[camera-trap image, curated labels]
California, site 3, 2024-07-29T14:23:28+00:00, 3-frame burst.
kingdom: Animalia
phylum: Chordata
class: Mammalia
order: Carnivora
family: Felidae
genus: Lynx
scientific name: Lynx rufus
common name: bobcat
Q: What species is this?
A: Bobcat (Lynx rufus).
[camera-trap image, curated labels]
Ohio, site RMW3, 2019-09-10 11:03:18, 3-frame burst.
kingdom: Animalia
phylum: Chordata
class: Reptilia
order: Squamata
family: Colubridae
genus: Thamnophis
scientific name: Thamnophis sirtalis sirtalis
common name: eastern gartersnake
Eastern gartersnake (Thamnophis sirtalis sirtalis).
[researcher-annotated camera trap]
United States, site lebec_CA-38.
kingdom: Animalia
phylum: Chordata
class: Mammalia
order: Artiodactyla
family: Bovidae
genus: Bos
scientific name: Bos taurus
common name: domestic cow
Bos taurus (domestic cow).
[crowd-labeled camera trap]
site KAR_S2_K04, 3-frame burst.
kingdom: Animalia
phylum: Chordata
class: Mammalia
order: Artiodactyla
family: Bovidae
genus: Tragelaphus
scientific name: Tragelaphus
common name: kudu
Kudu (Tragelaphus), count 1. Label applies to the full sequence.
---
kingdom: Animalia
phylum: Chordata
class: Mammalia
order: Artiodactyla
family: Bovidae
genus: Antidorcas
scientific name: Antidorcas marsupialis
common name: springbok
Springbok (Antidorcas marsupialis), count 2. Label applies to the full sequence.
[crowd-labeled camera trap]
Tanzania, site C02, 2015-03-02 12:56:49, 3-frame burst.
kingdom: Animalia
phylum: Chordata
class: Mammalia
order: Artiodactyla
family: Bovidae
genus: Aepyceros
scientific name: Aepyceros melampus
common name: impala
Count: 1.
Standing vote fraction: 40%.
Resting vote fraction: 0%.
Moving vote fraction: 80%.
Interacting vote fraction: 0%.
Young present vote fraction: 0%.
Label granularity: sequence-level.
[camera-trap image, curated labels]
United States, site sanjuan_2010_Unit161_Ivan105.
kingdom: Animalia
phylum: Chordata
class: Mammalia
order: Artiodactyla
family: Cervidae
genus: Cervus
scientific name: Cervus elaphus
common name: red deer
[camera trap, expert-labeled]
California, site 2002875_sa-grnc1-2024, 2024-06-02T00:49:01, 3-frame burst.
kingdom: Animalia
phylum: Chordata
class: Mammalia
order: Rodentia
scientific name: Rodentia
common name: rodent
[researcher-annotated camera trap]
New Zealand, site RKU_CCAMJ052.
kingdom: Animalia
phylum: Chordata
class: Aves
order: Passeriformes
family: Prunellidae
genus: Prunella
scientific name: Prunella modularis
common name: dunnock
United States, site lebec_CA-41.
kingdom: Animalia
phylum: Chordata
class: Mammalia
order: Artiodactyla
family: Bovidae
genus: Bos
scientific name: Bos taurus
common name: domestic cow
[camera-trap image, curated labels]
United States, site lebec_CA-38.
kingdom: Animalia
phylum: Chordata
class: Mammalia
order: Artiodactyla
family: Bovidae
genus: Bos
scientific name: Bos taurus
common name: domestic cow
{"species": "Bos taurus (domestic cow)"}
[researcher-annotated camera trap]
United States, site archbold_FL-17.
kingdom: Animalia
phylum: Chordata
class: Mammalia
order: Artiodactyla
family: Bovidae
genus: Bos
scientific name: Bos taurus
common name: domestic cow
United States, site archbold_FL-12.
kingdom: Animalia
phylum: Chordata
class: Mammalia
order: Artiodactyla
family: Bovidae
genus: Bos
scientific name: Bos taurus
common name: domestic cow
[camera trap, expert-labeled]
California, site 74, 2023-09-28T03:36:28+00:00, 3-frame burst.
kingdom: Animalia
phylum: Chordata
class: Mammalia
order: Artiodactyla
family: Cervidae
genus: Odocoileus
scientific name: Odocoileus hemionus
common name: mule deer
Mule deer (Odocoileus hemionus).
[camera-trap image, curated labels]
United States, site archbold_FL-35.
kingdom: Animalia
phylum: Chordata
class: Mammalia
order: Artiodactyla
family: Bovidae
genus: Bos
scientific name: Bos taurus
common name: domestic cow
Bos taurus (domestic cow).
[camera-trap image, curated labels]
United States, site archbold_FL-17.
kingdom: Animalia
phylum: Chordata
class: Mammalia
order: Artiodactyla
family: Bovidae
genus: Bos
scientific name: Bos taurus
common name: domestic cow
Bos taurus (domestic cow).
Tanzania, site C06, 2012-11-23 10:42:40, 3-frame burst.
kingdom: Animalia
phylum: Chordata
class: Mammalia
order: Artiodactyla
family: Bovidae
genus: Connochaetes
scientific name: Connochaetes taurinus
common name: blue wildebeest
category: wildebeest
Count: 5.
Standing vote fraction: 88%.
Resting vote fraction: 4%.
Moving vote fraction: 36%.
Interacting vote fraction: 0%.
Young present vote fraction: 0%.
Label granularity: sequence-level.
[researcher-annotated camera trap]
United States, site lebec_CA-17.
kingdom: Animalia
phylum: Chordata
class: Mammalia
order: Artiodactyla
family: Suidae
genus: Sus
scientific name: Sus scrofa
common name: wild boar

------------------------------------------------------------

Print nothing but the lines from the line with "United States, site archbold_FL-35." to the last line of the records above. Both of those lines count.

Exercise result.
United States, site archbold_FL-35.
kingdom: Animalia
phylum: Chordata
class: Mammalia
order: Artiodactyla
family: Bovidae
genus: Bos
scientific name: Bos taurus
common name: domestic cow
Bos taurus (domestic cow).
[camera-trap image, curated labels]
United States, site archbold_FL-17.
kingdom: Animalia
phylum: Chordata
class: Mammalia
order: Artiodactyla
family: Bovidae
genus: Bos
scientific name: Bos taurus
common name: domestic cow
Bos taurus (domestic cow).
Tanzania, site C06, 2012-11-23 10:42:40, 3-frame burst.
kingdom: Animalia
phylum: Chordata
class: Mammalia
order: Artiodactyla
family: Bovidae
genus: Connochaetes
scientific name: Connochaetes taurinus
common name: blue wildebeest
category: wildebeest
Count: 5.
Standing vote fraction: 88%.
Resting vote fraction: 4%.
Moving vote fraction: 36%.
Interacting vote fraction: 0%.
Young present vote fraction: 0%.
Label granularity: sequence-level.
[researcher-annotated camera trap]
United States, site lebec_CA-17.
kingdom: Animalia
phylum: Chordata
class: Mammalia
order: Artiodactyla
family: Suidae
genus: Sus
scientific name: Sus scrofa
common name: wild boar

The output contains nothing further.